▶ **Written request**
From the data below, keep only the lines that contain the string "exists", and copy each one out. Treat uppercase and lowercase as different.

▶ **Data to process**
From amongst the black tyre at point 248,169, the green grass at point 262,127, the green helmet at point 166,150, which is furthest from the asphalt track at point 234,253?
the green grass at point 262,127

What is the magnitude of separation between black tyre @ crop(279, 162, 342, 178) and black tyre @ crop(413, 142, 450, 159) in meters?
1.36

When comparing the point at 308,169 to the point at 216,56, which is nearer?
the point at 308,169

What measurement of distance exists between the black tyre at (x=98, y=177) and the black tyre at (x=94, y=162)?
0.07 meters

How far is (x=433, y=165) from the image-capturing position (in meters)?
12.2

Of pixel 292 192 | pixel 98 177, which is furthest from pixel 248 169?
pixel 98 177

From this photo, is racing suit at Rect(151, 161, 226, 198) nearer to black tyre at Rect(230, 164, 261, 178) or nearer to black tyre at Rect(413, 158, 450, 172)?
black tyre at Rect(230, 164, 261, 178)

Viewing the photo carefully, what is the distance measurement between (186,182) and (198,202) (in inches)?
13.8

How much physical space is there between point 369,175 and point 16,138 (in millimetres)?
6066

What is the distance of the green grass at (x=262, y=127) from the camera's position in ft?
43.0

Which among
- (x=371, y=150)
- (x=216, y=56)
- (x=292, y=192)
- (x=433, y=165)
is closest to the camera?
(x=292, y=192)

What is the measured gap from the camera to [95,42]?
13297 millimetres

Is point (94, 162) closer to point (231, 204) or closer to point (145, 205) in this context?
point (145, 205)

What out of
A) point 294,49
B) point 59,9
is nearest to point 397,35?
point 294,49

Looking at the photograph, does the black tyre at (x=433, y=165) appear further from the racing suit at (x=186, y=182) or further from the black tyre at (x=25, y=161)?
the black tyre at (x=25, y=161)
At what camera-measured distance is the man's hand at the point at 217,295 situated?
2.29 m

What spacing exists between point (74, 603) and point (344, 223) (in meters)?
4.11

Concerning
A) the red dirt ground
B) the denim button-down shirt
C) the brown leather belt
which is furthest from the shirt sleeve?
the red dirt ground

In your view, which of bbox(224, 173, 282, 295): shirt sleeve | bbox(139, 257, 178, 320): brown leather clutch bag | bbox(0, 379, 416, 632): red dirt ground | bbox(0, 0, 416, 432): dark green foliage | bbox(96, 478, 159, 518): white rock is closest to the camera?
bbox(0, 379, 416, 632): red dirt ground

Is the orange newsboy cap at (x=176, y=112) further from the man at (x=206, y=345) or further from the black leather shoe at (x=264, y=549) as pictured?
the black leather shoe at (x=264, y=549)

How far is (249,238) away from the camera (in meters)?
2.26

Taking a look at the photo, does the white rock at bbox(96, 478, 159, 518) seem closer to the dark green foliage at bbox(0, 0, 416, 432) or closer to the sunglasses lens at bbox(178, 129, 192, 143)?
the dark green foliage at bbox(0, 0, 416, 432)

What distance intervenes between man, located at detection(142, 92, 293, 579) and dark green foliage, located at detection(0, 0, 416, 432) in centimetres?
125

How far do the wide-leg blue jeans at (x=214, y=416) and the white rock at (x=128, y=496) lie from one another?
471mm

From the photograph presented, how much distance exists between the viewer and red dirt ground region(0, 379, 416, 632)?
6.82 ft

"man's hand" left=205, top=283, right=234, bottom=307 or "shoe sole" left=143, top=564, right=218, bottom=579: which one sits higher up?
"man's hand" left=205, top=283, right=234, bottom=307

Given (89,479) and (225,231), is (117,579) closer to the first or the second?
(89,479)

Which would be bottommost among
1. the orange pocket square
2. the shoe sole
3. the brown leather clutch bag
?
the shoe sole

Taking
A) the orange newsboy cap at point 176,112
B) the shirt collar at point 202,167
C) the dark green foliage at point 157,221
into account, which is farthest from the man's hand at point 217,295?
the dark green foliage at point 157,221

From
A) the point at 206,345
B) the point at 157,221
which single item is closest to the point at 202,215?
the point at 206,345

==

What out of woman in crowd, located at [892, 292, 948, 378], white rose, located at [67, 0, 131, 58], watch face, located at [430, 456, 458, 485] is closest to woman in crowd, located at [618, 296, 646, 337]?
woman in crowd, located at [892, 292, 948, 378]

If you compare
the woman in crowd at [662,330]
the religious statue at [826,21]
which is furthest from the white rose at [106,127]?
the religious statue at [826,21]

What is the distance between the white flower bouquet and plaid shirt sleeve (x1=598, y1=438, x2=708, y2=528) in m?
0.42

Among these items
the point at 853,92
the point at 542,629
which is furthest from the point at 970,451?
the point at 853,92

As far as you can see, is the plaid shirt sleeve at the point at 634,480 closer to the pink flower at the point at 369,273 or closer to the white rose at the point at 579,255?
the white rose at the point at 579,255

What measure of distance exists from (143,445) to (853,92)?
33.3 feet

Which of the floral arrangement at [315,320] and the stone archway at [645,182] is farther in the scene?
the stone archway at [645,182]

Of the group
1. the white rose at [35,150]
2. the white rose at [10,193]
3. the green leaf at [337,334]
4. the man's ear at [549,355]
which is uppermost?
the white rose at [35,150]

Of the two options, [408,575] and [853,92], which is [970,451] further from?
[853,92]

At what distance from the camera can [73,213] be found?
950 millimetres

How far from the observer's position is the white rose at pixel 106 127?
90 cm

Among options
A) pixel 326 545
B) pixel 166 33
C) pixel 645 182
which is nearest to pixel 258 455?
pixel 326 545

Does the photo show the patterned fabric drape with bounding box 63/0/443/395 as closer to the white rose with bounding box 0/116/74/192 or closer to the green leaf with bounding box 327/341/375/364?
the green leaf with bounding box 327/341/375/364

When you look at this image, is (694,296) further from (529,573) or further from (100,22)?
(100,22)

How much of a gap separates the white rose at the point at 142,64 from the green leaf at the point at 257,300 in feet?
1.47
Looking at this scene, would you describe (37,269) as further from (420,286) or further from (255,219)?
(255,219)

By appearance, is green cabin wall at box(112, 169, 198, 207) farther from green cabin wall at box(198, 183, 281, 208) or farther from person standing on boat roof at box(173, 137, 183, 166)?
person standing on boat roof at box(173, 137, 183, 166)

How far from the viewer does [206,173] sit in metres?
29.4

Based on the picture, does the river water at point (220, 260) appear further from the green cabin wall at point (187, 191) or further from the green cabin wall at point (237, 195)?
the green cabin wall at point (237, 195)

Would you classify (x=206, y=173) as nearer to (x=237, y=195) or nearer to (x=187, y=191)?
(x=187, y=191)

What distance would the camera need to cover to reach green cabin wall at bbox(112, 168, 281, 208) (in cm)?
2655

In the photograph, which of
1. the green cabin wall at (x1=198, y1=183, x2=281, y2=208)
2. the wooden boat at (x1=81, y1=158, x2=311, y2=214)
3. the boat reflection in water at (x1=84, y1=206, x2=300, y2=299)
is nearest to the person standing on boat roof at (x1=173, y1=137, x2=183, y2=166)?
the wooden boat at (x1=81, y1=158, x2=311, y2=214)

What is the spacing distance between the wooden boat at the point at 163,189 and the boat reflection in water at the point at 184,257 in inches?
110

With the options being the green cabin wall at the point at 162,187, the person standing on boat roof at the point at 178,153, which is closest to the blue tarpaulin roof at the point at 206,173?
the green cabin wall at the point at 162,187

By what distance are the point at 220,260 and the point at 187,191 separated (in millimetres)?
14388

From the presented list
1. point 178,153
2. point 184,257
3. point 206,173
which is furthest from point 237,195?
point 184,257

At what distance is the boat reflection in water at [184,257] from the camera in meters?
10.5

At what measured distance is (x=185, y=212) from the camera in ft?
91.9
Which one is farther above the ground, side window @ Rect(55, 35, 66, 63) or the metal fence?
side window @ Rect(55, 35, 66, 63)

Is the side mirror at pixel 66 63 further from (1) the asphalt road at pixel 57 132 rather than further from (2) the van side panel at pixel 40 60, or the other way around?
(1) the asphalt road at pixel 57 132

▶ **Solution to the exercise**
What measurement of distance exists between the black tyre at (x=98, y=177) and the black tyre at (x=94, y=162)?
What spacing exists between point (74, 603) and point (344, 223) (in meters)?
From the photograph presented, how much distance exists between the viewer and red dirt ground region(0, 379, 416, 632)?
What measure of distance exists from (143,445) to (853,92)?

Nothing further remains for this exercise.